Since it isn't the first time people asked me, I thought I'd go into my madness/method once more. Actually, I'm going to share my big secret:
I set huge goals and then make a game of chasing them.
If I think about it in an attempt to explain myself, it's a lot like a perpetual game of soccer/football/rugby/whatever else you can think of involving points. Or maybe I'm playing a game of Quidditch, because I remember that some of those go on for a while. The only thing here is that I'm both sides. Misha the writer/doer-of-things vs Misha the procrastinator.
The more things in a day, the more times I score. And yes. I keep track.
If you look closely, you'll see I have two Excel spreadsheets open. I open them up the first thing every morning.
The first is this one:
This is where I keep track of my writing/editing goals by month. This was September, but at the end of each year, I create a spreadsheet for the next year. (2016's is done too. I did it this month to take a writing break.) Basically, it started as a way for me to keep track of my rough draft's word counts and daily progress during NaNo, since counting by hand is a bit of a pain in the butt, so it's easier to only count toward the total and then subtract to find what I've written in a day.
The big block on the left is for rough drafts and rewrites and the block on the right is for my edits. (I count edits by hour instead of words.)
I have another block each month for critiques, but including it just makes the whole thing too small to see. Anyway, on all of the blocks, I color-code my progress so that I can see at a glance what I've been doing. I can also input monthly writing and editing goals (say 10k words and 15 hours respectively), and the spreadsheet calculates my totals, cumulative totals as well as daily goals and cumulative totals. In other words, this thing helps me keep track exactly the same way as NaNoWriMo's stats do.
The other spreadsheet I have open looks like this:
The words are pretty squidgy so it might be hard to tell, but you're looking at the month of September. Each color-line in the calendar other than turquoise represent particular monthly goals I've set. You know the ones. I set them on this blog on the last Friday of every month. The key to those goals are in the multi-colored blocks at the bottom. I try to keep themes. (Such as the Purple involves stuff I still have to do for The Vanished Knight. The dark green was for all my writing this month. Yellow was for my reading (and to count the average hours spent reading) and orange are my life goals.) Every theme/color has a primary, secondary and tertiary goal, as well as a space for me to mark them as in progress or complete.

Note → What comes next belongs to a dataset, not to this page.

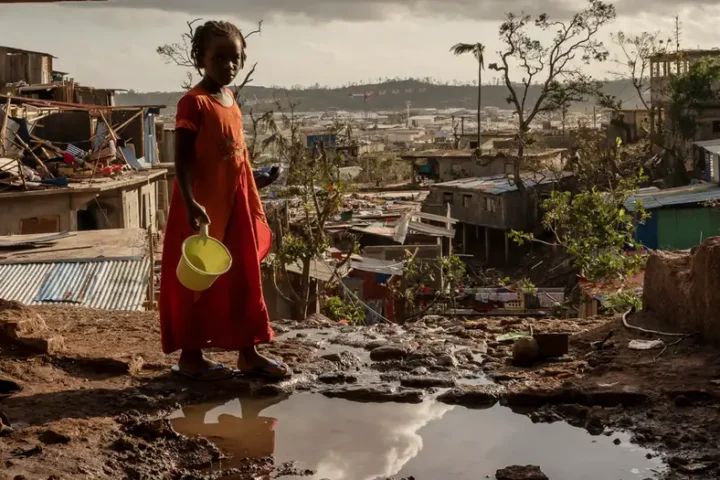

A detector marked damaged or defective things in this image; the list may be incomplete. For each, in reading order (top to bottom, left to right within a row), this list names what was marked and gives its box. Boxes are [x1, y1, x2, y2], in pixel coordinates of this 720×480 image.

rusty metal roof [0, 258, 150, 312]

In other words, this little bad-boy is my score card. The things written in on the calendar aren't a to-do list. They're everything I've done. Every day. Saturdays and Sundays tend to be emptier because I let myself rest, and also because they're spent on less quantifiable things like spending time with my family or binge-watching series to recover from my hard work.
This month, everything except for eight tasks (out of 24) had me making at least some progress (two of which were postponed due to circumstances beyond my control.) Of the remaining 16 tasks I set myself this month, I completed 4 plus a bonus task for that rough draft I hadn't set a goal for, so 5. Of the 12 remaining, I made significant progress on one. So all in all, I might not have finished the majority of my goals, but so what? Everything I did only sets me up to finish them next month or the next or whatever. But in the meantime, I know that very few of my weekdays (six) went without me furthering my writing goals in some way, and I compensated for those by working in on Saturdays.
Also, to help keep things balanced, a quick glance at my word-count reveals that though I didn't achieve everything I set out to do, I still finished a whole round of edits, a full rough draft and about a third of my planned rewrite in one month.
In short, I won this round by a wide margin. Starting tomorrow, I get to see if (and how far) I can win again.
And yes, this came is huge fun. There's nothing as awesome as marking things as complete when you have things to do and goals to achieve.
What about the bad months? Oh I have those too. Usually, what I do is I focus on what I have achieved. (I almost always get something done.) Also, it helps me to keep a long term view in mind.
How long-term? Well. The Five Year Project runs from 2014 to 2018, but the timeline I have (the one I always post on my update days) have projects pipelined. And to give you an idea, this is what the Project looks like visually at this moment. (Each row is a project, each column is a month and each block is a year.)
Each orange block means something's been (or will hopefully be) published. If I can just get half of next year done, I'll be a happy camper, and currently, I'm pretty much set to get there. All those tasks that didn't quite get done in any single month still add up to me finishing things, so there's no reason to worry about any supposed failure. There are no failures here. Only failure to do things, and I know I will get to them at some point.
What about you? Do you set goals? How do you keep track of them?